▶ **Exercise requirements**
Take from the data every line in which the word "https" is found.
======== Entries provided
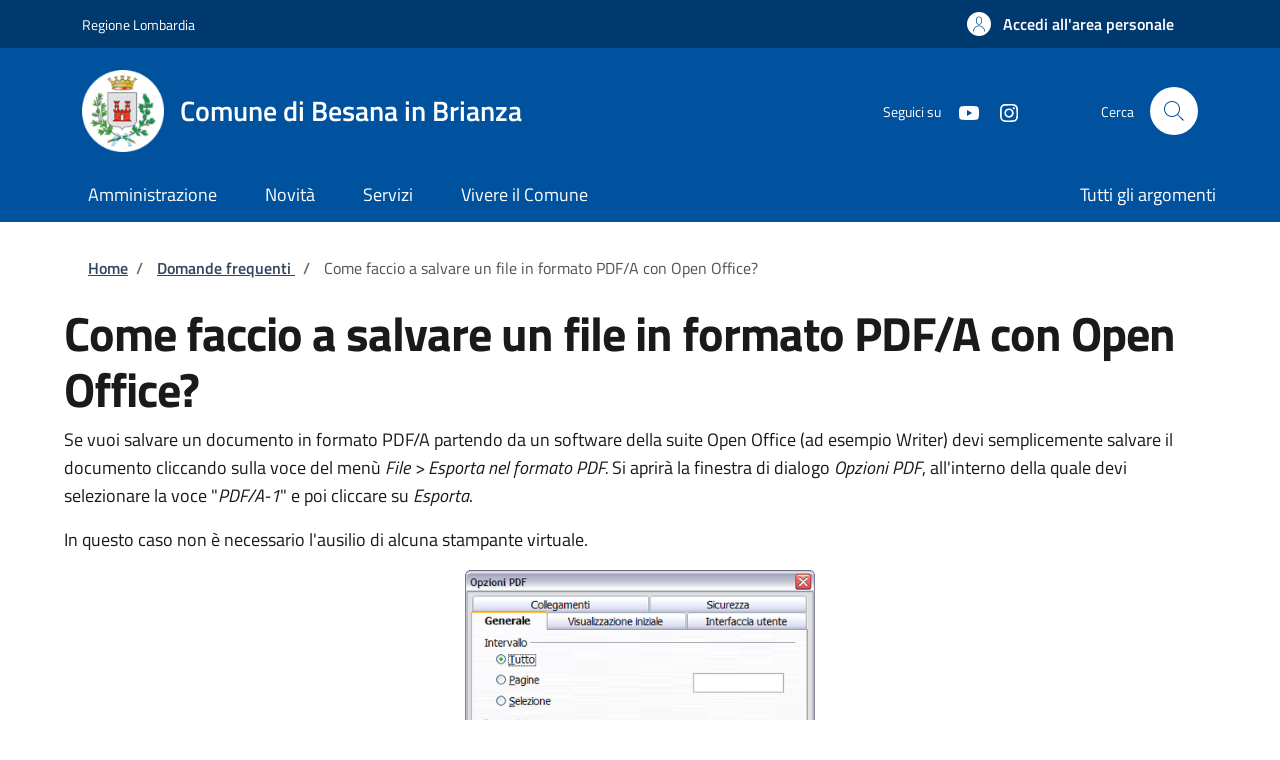

--- FILE ---
content_type: text/css
request_url: https://sportellotelematico.comune.besanainbrianza.mb.it/sites/default/files/css/css_dLSWF5Euau5QddhJqD19GQsVMkkgY6rjYSAdPkAABS0.css?delta=3&language=it&theme=stu_italiagov&include=eJxdymsKwzAMA-ALheZIxk3czJtTj9ju4_YbZYOxPwJ9UtFBuY54okx4xyOVH6iMoi3R4cLr46ufmswD2FEYm265hLn2oqIDKi0Y4n-PJjqjXGjsBDvNEM7CzmQZa-cV_EadoGvl5Ux2mlPPMxqljWm3fOX0nkPoBbbBSZI
body_size: 1524
content:
/* @license GPL-2.0-or-later https://www.drupal.org/licensing/faq */
.block-region.demo-block{padding:1rem;color:#000 !important;background-color:#aaa;font-weight:bold;}#toolbar-administration.toolbar{z-index:10001;max-width:fit-content;height:auto;}#toolbar-administration.toolbar > .toolbar-bar{background-color:var(--bs-dark);}#toolbar-administration.toolbar .toolbar-tab > a:not(.disabled):hover{color:var(--bs-white);}.toolbar-icon-10 .toolbar-icon-admin-toolbar-tools-help::before{background-image:url("data:image/svg+xml;utf8,<svg xmlns='http://www.w3.org/2000/svg' viewBox='0 0 92 74' height='48'><g id='logo'><path d='M31.799 71.9V15.7h15.1V72h-15.1zM91.099 28.5h-13.8v23.1c0 2.3.1 3.8.2 4.8.1.9.5 1.7 1.2 2.4s1.8 1 3.3 1l8.6-.2.7 12c-5 1.1-8.9 1.7-11.5 1.7-6.8 0-11.4-1.5-13.8-4.6-2.5-3-3.7-8.6-3.7-16.8V0h15.1v15.6h13.8v12.9zM9.099 32.8c-2.6 0-4.8-.9-6.5-2.7s-2.6-4-2.6-6.6.9-4.8 2.5-6.6c1.7-1.8 3.9-2.6 6.5-2.6s4.8.9 6.5 2.7 2.5 4 2.5 6.7-.8 4.8-2.5 6.6c-1.6 1.6-3.7 2.5-6.4 2.5z'></path></g></svg>");}#toolbar-administration.toolbar .link-list-wrapper ul li a{line-height:2.4rem;}#toolbar-administration .toolbar-box{display:flex;}@media (min-width:576px){#toolbar-administration ul{font-size:0.81rem;}}body.toolbar-horizontal.toolbar-fixed{padding-top:79px !important;}.toolbar-horizontal.toolbar-tray-open .bs-it-sticky-wrapper .is-sticky{top:79px !important;}.toolbar-horizontal .bs-it-sticky-wrapper .is-sticky{top:39px !important;}.toolbar-oriented .toolbar-bar{z-index:10001;}.ui-dialog,.modal{z-index:20001 !important;}.link-list-wrapper ul li a span{line-height:inherit;}.it-footer-main .link-list-wrapper ul li a.active{text-decoration:underline;}.it-header-wrapper:not(.is-sticky){z-index:unset !important;}.it-timeline-wrapper .it-pin-wrapper{z-index:2 !important;}.it-header-wrapper.is-sticky{z-index:10000 !important;}.bd-example{background-color:#f5f5f5;}em.placeholder{opacity:0.9;background-color:unset;}a.tabledrag-handle .handle{width:24px;height:24px;margin:0 1rem;}.webform-scale-small input + label{width:26px;height:26px;font-size:0.7rem;line-height:22px;}.webform-scale-medium input + label{font-size:0.9rem;line-height:30px;}.webform-scale-large input + label{font-size:1.1rem;line-height:40px;}.webform-scale-text{margin-top:0.25rem;font-size:0.777rem;}fieldset.webform-composite-hidden-title{margin-top:0;margin-bottom:0;}.webform-likert-table-wrapper .form-check [type="radio"] + label{top:-1rem;}.js-text-format-wrapper{margin-bottom:3rem;}.js-text-format-wrapper .form-group{margin-bottom:0;}button.link-edit-summary{text-decoration:underline;border:none;background-color:transparent;}.text-summary-wrapper{margin-bottom:2rem;}.node-form .image-widget,.node-form .image-widget img{margin-bottom:3rem;}html{overflow-x:hidden;}
@keyframes gin-throbber{0%{transform:rotateZ(0);}100%{transform:rotateZ(360deg);}}.ajax-progress__throbber,.ajax-progress__throbber--fullscreen,.ui-dialog .ajax-progress__throbber,.media-library-item .ajax-progress__throbber{border:3px solid var(--gin-color-primary);border-inline-end:3px dotted transparent;}.ajax-progress .ajax-progress__message{color:var(--gin-color-text);}[dir].gin--dark-mode .ajax-progress--fullscreen{background-color:var(--gin-color-primary);border-color:transparent;box-shadow:0 2px 6px 0 var(--gin-bg-app);}[dir].gin--dark-mode .ajax-progress--fullscreen .ajax-progress__throbber,[dir].gin--dark-mode .ajax-progress--fullscreen .ajax-progress__throbber--fullscreen{border:3px solid var(--gin-bg-app);border-inline-end:3px dotted transparent;}.media-library-widget .ajax-progress__throbber,.media-library-widget .ajax-progress__throbber--fullscreen{border:2px solid var(--gin-color-primary);border-inline-end:2px dotted transparent;}.ui-dialog .ajax-progress-throbber{padding:var(--gin-spacing-xs);background:var(--gin-bg-app);border-radius:50%;box-shadow:0 2px 6px 0 rgba(34,35,48,.1);border:1px solid rgba(216,217,224,.8);}.gin--dark-mode .ui-dialog .ajax-progress-throbber{background-color:var(--gin-color-primary);border-color:transparent;box-shadow:0 2px 6px 0 var(--gin-bg-app);}.ui-dialog .ajax-progress-throbber::before,.contextual-links .ajax-progress-throbber::before{content:"";display:block;position:absolute;inset-block-start:var(--gin-spacing-xs);inset-inline-start:var(--gin-spacing-xs);width:1.125rem;height:1.125rem;border:2px solid var(--gin-color-primary);border-inline-end:2px dotted transparent;border-radius:50%;}@media (prefers-reduced-motion:no-preference){.ui-dialog .ajax-progress-throbber::before,.contextual-links .ajax-progress-throbber::before{animation:gin-throbber .75s linear infinite;}}.gin--dark-mode .ui-dialog .ajax-progress,.gin--dark-mode .media-library-item .ajax-progress.ajax-progress.ajax-progress{background-color:var(--gin-bg-app);border-color:var(--gin-bg-app);}.contextual-links li{position:relative;}.contextual-links .ajax-progress-throbber{position:absolute;inset-block-start:0;inset-inline-end:var(--gin-spacing-xxs);width:24px;height:24px;}.contextual-links .ajax-progress-throbber::before{inset-block-start:0;inset-inline-start:.25em;}.claro-autocomplete__message{color:var(--gin-color-primary);}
================
▶ **Completed exercise**
request_url: https://sportellotelematico.comune.besanainbrianza.mb.it/sites/default/files/css/css_dLSWF5Euau5QddhJqD19GQsVMkkgY6rjYSAdPkAABS0.css?delta=3&language=it&theme=stu_italiagov&include=eJxdymsKwzAMA-ALheZIxk3czJtTj9ju4_YbZYOxPwJ9UtFBuY54okx4xyOVH6iMoi3R4cLr46ufmswD2FEYm265hLn2oqIDKi0Y4n-PJjqjXGjsBDvNEM7CzmQZa-cV_EadoGvl5Ux2mlPPMxqljWm3fOX0nkPoBbbBSZI
/* @license GPL-2.0-or-later https://www.drupal.org/licensing/faq */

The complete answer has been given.